AFTER A HUNDRED AND FIFTY YEARS--- Eddie G. Griffin can forgive the Confederacy of slavery, because I find more consolation the of my forefathers, especially those from the XXV Corps who finished the job of freeing the last slaves in Texas… the 38th U.S.C.T. who came through the Battle of New Market Heights to Petersburg on to Texas to free the last slaves in held in chattel bondage … deployed to Texas, May 24 and June 6, 1865… engaged at various points along the Rio Grande in the southern portion of the state, including Brownsville and Brazos Santiago, Galveston on the gulf coast, as well as at Indianola, Texas, now a ghost town at the bottom of the Gulf, like the lost city of Atlantis.

 

Listed below are 9 out of the 14 Medal of Honor winners and Butler Medal recipients:

 

Col.

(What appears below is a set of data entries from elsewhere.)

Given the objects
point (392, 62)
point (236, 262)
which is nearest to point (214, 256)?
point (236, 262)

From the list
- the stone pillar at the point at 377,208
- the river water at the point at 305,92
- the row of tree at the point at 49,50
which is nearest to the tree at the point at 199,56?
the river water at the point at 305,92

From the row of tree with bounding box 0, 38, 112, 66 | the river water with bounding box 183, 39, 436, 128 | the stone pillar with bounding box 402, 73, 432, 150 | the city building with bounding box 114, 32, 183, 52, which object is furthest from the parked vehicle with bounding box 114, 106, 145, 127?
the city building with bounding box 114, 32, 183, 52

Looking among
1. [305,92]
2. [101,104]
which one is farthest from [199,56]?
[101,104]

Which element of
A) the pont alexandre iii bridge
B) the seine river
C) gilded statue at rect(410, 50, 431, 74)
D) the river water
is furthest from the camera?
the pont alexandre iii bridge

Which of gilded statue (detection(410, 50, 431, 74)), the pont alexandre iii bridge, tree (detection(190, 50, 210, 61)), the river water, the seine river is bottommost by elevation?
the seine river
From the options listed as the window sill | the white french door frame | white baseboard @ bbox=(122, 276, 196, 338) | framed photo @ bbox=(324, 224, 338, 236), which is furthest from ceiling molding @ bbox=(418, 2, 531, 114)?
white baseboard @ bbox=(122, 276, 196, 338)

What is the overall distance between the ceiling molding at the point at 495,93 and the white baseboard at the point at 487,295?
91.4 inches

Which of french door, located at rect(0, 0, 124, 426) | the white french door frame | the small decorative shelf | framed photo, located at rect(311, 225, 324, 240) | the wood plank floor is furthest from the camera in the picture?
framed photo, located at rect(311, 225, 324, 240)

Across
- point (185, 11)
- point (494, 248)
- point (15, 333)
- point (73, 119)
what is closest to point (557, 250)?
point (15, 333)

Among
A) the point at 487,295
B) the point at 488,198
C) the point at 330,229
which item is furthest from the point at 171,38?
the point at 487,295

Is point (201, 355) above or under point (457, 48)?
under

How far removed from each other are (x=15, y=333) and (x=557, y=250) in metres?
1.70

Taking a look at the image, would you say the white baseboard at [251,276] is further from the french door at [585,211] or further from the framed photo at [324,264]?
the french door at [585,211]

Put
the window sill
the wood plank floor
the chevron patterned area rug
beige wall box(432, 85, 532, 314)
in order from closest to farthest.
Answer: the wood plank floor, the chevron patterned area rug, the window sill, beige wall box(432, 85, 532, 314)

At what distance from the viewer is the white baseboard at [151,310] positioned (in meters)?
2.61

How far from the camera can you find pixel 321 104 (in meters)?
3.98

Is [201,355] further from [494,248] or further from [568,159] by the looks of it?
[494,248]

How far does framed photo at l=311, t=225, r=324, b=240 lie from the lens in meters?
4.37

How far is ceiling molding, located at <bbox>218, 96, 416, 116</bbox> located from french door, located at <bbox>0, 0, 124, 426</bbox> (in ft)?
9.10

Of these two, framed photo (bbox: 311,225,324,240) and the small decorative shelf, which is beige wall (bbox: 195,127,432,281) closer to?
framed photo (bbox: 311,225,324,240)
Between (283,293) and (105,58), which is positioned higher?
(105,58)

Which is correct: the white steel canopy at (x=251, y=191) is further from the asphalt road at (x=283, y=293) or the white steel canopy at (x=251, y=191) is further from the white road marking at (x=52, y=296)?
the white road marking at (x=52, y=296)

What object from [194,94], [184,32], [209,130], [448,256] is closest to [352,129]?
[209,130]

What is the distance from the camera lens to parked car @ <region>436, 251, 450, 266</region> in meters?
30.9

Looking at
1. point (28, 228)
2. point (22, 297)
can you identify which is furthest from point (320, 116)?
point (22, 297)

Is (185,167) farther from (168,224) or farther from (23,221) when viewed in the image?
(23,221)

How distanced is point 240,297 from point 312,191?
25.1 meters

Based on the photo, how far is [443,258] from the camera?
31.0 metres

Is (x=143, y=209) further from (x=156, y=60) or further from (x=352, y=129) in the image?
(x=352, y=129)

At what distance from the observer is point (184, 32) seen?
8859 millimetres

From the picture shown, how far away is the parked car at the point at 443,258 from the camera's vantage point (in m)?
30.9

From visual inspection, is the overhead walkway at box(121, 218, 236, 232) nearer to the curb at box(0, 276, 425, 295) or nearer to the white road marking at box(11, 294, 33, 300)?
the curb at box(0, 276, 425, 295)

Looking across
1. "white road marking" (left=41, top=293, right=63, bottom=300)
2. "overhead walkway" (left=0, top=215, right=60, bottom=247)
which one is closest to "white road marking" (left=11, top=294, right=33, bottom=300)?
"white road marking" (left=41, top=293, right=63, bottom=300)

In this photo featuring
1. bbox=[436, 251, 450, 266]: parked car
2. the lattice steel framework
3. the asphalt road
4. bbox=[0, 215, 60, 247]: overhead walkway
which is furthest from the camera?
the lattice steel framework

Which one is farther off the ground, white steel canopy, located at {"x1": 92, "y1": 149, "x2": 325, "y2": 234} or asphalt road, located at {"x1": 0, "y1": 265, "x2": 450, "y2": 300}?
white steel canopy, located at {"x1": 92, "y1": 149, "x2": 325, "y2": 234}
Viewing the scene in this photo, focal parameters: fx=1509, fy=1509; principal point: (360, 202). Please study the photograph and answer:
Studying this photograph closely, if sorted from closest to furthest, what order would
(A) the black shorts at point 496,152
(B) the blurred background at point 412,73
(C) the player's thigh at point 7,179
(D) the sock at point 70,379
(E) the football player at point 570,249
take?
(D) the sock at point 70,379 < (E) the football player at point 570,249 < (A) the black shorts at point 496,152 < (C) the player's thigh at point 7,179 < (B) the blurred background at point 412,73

Alonzo Draper's brigade (5th, 36th, and 38th USCT)… Pvt. William Henry Barnes, Co. C, 38th USCT, 1st Sgt. Powhatan Beaty, Co. G, 5th USCT, Pvt. James H. Bronson, Co. D, 5th USCT, Sgt. Maj. Milton Murray Holland, Co. C, 5th USCT, 1st Sgt. Robert A. Pinn, Co. I, 5th USCT, Pvt. James Daniel Gardner, Co. I, 36th USCT, Cpl. Miles James, Co. B, 36th USCT, Pvt. James H. Harris, Co. B, 38th USCT, and 1st Sgt. Edward Ratcliff, Co. C, 38th USCT.

 

IN MEMORY OF WILLIAM HENRY BARNES, who survived to reach Texas... the first among the three over top at New Market Heights… engaging the enemy in hand-to-hand combat, while bleeding from a shoulder wound, yet defying every bullet… walking over and through Gregg’s Texas Brigade… marching right into Petersburg… boldly coming into Texas to finish capturing the state, and freeing the last slaves on June 19, 1865, Juneteenth.

 

After all this, he dies, less than two years later, of tuberculosis in an Army hospital in Indianola on Christmas Eve, December 24, 1866. A marker in his memory was placed in San Antonio National Cemetery, San Antonio, Texas.

 

And so I forgive the Confederacy for the sin of slavery, in memory of my forefathers who fought their way to victory over slavery.